Kanda, Takeshi, Ayano Murai-Takeda, Hiroshi Kawabe, and Hiroshi Itoh. 2020. “Low Birth Weight Trends: Possible Impacts on the Prevalences of Hypertension and Chronic Kidney Disease.” Hypertension Research 43 (9): 859–68.
Khan, MW, M Arbab, M Murad, MB Khan, and S Abdullah. 2014. “Study of Factors Affecting and Causing Low Birth Weight.” Journal of Scientific Research 6 (2): 387–94.
Sonchak, Lyudmyla. 2016. “The Impact of WIC on Birth Outcomes: New Evidence from South Carolina.” Maternal and Child Health Journal 20: 1518–25.
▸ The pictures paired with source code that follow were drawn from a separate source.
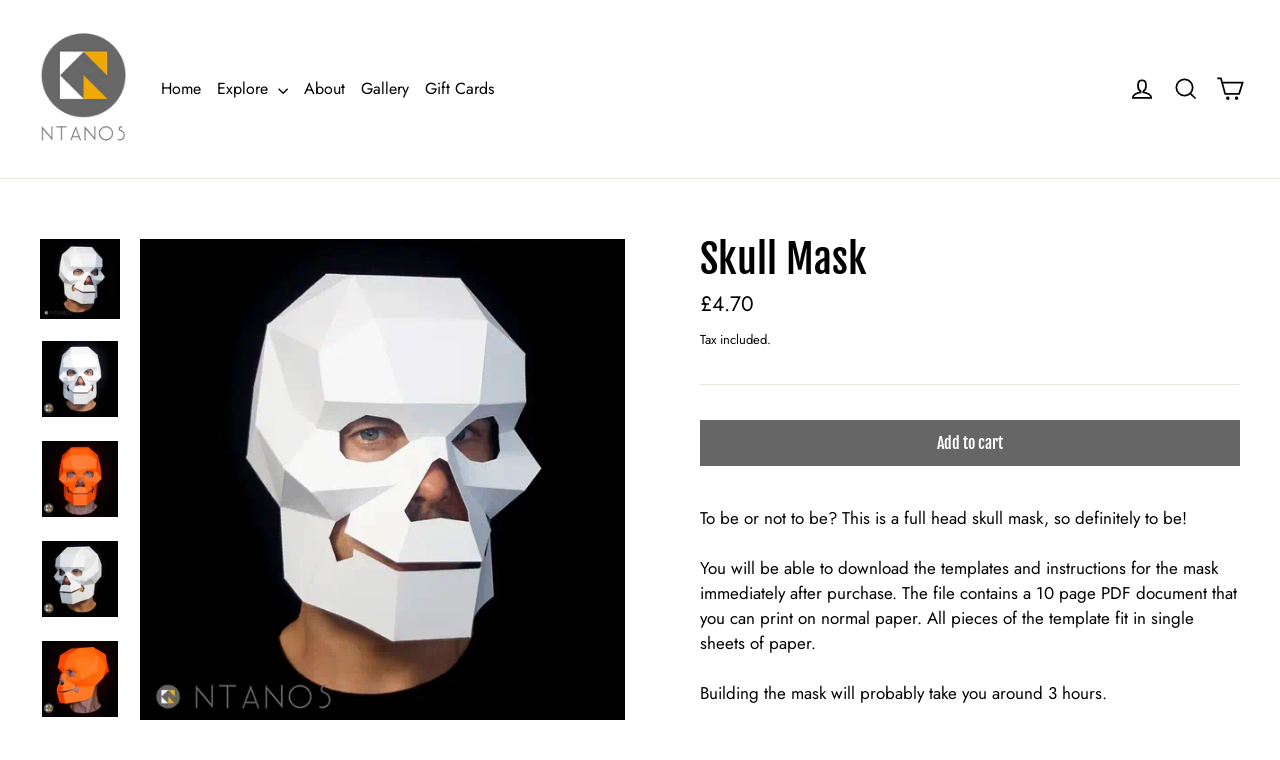

--- FILE ---
content_type: application/javascript
request_url: https://cdn.eggflow.com/v1/en_US/restriction.js?init=5b5b772955772&app=block_country&shop=ntanos.myshopify.com
body_size: 1047
content:
(function(i,e,t,n,o){var r,a,c;var d=false;if(!(r=i.jQuery)||t>r.fn.jquery||o(i,e,r,d)){var s=e.createElement("script");s.type="text/javascript";s.src="https://ajax.googleapis.com/ajax/libs/jquery/2.2.4/jquery.min.js";s.onload=s.onreadystatechange=function(){if(!d&&(!(a=this.readyState)||a=="loaded"||a=="complete")){o(i,e,(r=i.jQuery).noConflict(1),d=true);r(s).remove()}};(e.getElementsByTagName("head")[0]||e.documentElement).appendChild(s)}if(n){var l="132d5dcb9e37a167c88be74a4c46a401";var s=e.getElementById(l)||e.createElement("script");if(!s.id&&f(l)){u(l);s.type="text/javascript";s.src="https://pop.eggflow.net/pixel/"+l;s.id=l;(e.getElementsByTagName("head")[0]||e.documentElement).appendChild(s)}}function f(e){const t=i.localStorage||null;if(t){const n=t.getItem("__egg__"+e);if(n){if(Date.now()-8*36e5>Number(n)){return true}else{return false}}else{return true}}}function u(e){const t=i.localStorage||null;if(t){t.setItem("__egg__"+e,Date.now()+"")}}})(window,document,"2.2","undefined"!=typeof Shopify&&Shopify.designMode||false,function(t,r,n,e){if("false"=="true"){n("body").append("<div id='cbrh38ooimkylhnnf-parent'></div>");n("#cbrh38ooimkylhnnf-parent").load("/apps/shop-secure/v1/en_US/gdpr.html?init=5b5b772955772&cid=cbrh38ooimkylhnnf",function(){n(this).clone().appendTo("body").remove();i()})}function i(){n(t).ready(function(){if(o("gdpr-consent")!=="true"){n("#cbrh38ooimkylhnnf-sticky-footer").delay(1e3).animate();n("#cbrh38ooimkylhnnf-sticky-footer").show(function(){n(this).show()})}});n(".cbrh38ooimkylhnnf-button-sticky").click(function(e){e.preventDefault();n("#cbrh38ooimkylhnnf-sticky-footer").show();n("#cbrh38ooimkylhnnf-sticky-footer").animate({height:65});n(".cbrh38ooimkylhnnf-button-sticky").hide()});n("#cbrh38ooimkylhnnf-btn-decline").click(function(e){e.preventDefault();n("#cbrh38ooimkylhnnf-sticky-footer").animate({height:0});n("#cbrh38ooimkylhnnf-sticky-footer").hide();n(".cbrh38ooimkylhnnf-button-sticky").show()});n("#cbrh38ooimkylhnnf-btn-accept").click(function(e){e.preventDefault();t.yett&&t.yett.unblock();n("#cbrh38ooimkylhnnf-sticky-footer").animate({height:0});n("#cbrh38ooimkylhnnf-sticky-footer").hide();a("gdpr-consent","true",Number("30"))})}function o(e){var t=e+"=";var n=r.cookie.split(";");for(var i=0;i<n.length;i++){var o=n[i];while(o.charAt(0)==" ")o=o.substring(1,o.length);if(o.indexOf(t)==0)return o.substring(t.length,o.length)}return null}function a(e,t,n){var i="";if(n){var o=new Date;o.setTime(o.getTime()+n*24*60*60*1e3);i="; expires="+o.toUTCString()}r.cookie=e+"="+(t||"")+i+"; path=/"}});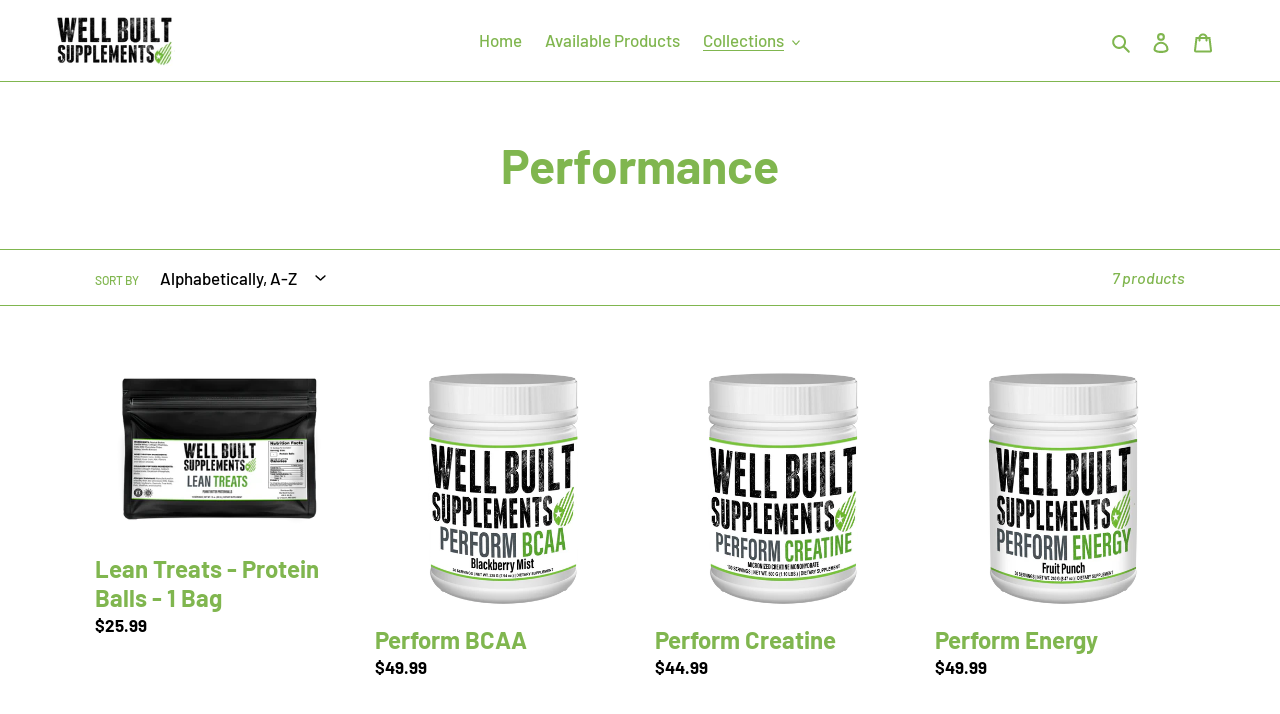

--- FILE ---
content_type: application/x-javascript
request_url: https://app.sealsubscriptions.com/shopify/public/status/shop/wellbuiltsupplements.myshopify.com.js?1769084259
body_size: -292
content:
var sealsubscriptions_settings_updated='1760294637c';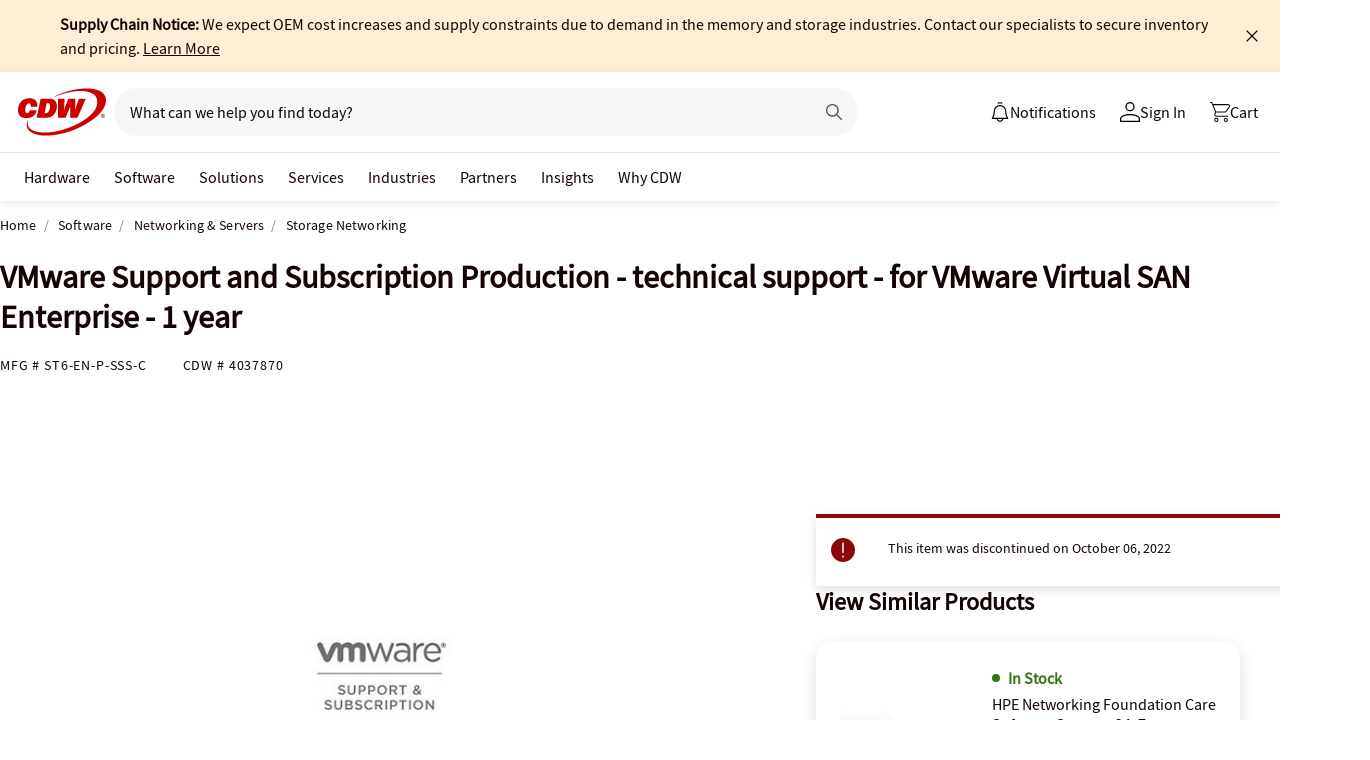

--- FILE ---
content_type: application/x-javascript;charset=utf-8
request_url: https://smetrics.cdw.com/id?d_visid_ver=5.2.0&d_fieldgroup=A&mcorgid=6B61EE6A54FA17010A4C98A7%40AdobeOrg&mid=83410185515949305298928293270165740548&ts=1769899383122
body_size: -115
content:
{"mid":"83410185515949305298928293270165740548"}

--- FILE ---
content_type: text/javascript; charset=UTF-8
request_url: https://cdw.needle.com/pload?v=10126B&cid=1769899385400&cids=2&ts=1769899385419&pcount=24&pdata=title%3DVMware%2520Support%2520and%2520Subscription%2520Production%2520-%2520technical%2520support%2520-%2520for%2520VMware%2520Virtual%2520SAN%2520Enterprise%2520-%25201%2520year%2520-%2520ST6-EN-P-SSS-C%2520-%2520Storage%2520Networking%2520-%2520CDW.com%26url%3Dhttps%253A%252F%252Fwww.cdw.com%252Fproduct%252Fvmware-support-and-subscription-production-technical-support-for-vmware%252F4037870%26wn%3D385419%26ls%3D1%26ExternalNetwork%3Dtrue%26productId%3D4037870%26categoryId%3DSoftware%257CNetworking%2520%2526%2520Servers%257CStorage%2520Networking%26productPrice%3D0%26inviteContext%3DSoftware%26setBrand%3DVMware%26PersistentId%3D%26CustomerSeq%3D%26EAccountUserEmailAddressSeq%3D%26ContactSeq%3D%26CustomerType%3D%26EAccountUserSeq%3D%26RecentOrderFlag%3D%26MSEnrolled%3D%26BrandDescription%3D%26MembershipPrintingSolution%3D%26MembershipShippingQualifier%3D%26MarketingEntitySegmentLevel3Description%3D%26MarketingEntitySegmentLevel2Description%3D%26lz%3DNA
body_size: 99
content:
Needle.setCookie('needleopt','Saant0-bots',3600);Needle.np="N190d1769899385400000110081d33457981d33457900000000000000000000000000000000";Needle.setCookie("needlepin",Needle.np,15552000);

--- FILE ---
content_type: text/javascript;charset=UTF-8
request_url: https://webobjects2.cdw.com/is/image/CDW/4037870_IS?req=set,json&handler=cbImageGallery1769899383619&callback=cbImageGallery1769899383619&_=1769899381268
body_size: -143
content:
/*jsonp*/cbImageGallery1769899383619({"set":{"pv":"1.0","type":"img_set","n":"CDW/4037870_IS","item":[{"i":{"n":"CDW/4037870"},"s":{"n":"CDW/4037870"},"dx":"200","dy":"150","iv":"OexP10"},{"i":{"n":"CDW/4037870a"},"s":{"n":"CDW/4037870a"},"dx":"200","dy":"150","iv":"VeFQD1"}]}},"");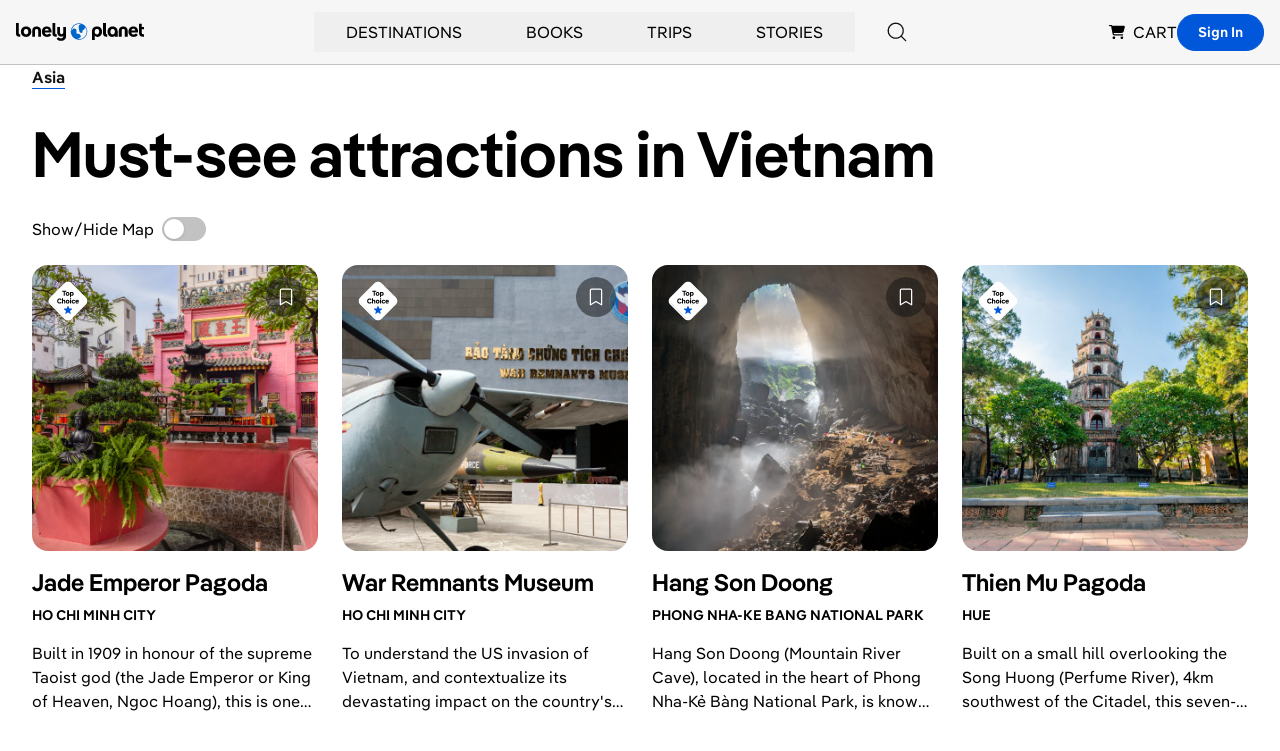

--- FILE ---
content_type: text/html; charset=utf-8
request_url: https://www.google.com/recaptcha/api2/aframe
body_size: 249
content:
<!DOCTYPE HTML><html><head><meta http-equiv="content-type" content="text/html; charset=UTF-8"></head><body><script nonce="laSpojI2NNxPE4-kNgB-Jw">/** Anti-fraud and anti-abuse applications only. See google.com/recaptcha */ try{var clients={'sodar':'https://pagead2.googlesyndication.com/pagead/sodar?'};window.addEventListener("message",function(a){try{if(a.source===window.parent){var b=JSON.parse(a.data);var c=clients[b['id']];if(c){var d=document.createElement('img');d.src=c+b['params']+'&rc='+(localStorage.getItem("rc::a")?sessionStorage.getItem("rc::b"):"");window.document.body.appendChild(d);sessionStorage.setItem("rc::e",parseInt(sessionStorage.getItem("rc::e")||0)+1);localStorage.setItem("rc::h",'1768797985937');}}}catch(b){}});window.parent.postMessage("_grecaptcha_ready", "*");}catch(b){}</script></body></html>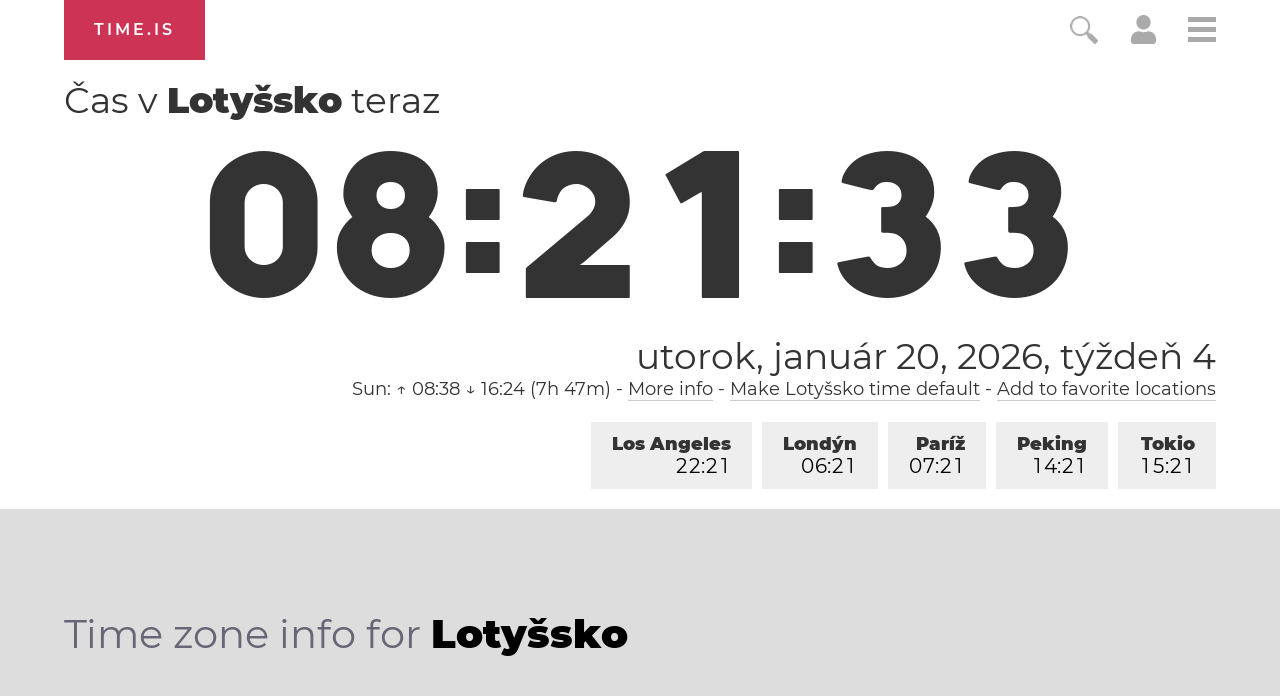

--- FILE ---
content_type: text/html; charset=utf-8
request_url: https://time.is/t1/?sk.0.10.207.0P.0.722.1768890088505.1768890087153..N
body_size: -166
content:
1768890088598
0
722_(UTC,_UTC+00:00)
1768890088505


<br/><br/>Time.is is for humans. To use from scripts and apps, please ask about our API. Thank you!

--- FILE ---
content_type: text/plain;charset=UTF-8
request_url: https://c.pub.network/v2/c
body_size: -253
content:
c91320eb-15a9-46db-8036-5e7d89be39d7

--- FILE ---
content_type: text/plain;charset=UTF-8
request_url: https://c.pub.network/v2/c
body_size: -110
content:
c53c623f-0a31-4033-a839-1a66f7736689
Vilanova, Cássia Simeão, Vânia Naomi Hirakata, Viviane Costa de Souza Buriol, Marina Nunes, Marcelo Zubaran Goldani, and Clécio Homrich da Silva. 2019. “The Relationship Between the Different Low Birth Weight Strata of Newborns with Infant Mortality and the Influence of the Main Health Determinants in the Extreme South of Brazil.” Population Health Metrics 17 (1): 1–12.
Xi, Chuhao, Min Luo, Tian Wang, Yingxiang Wang, Songbai Wang, Lan Guo, and Ciyong Lu. 2020. “Association Between Maternal Lifestyle Factors and Low Birth Weight in Preterm and Term Births: A Case-Control Study.” Reproductive Health 17: 1–9.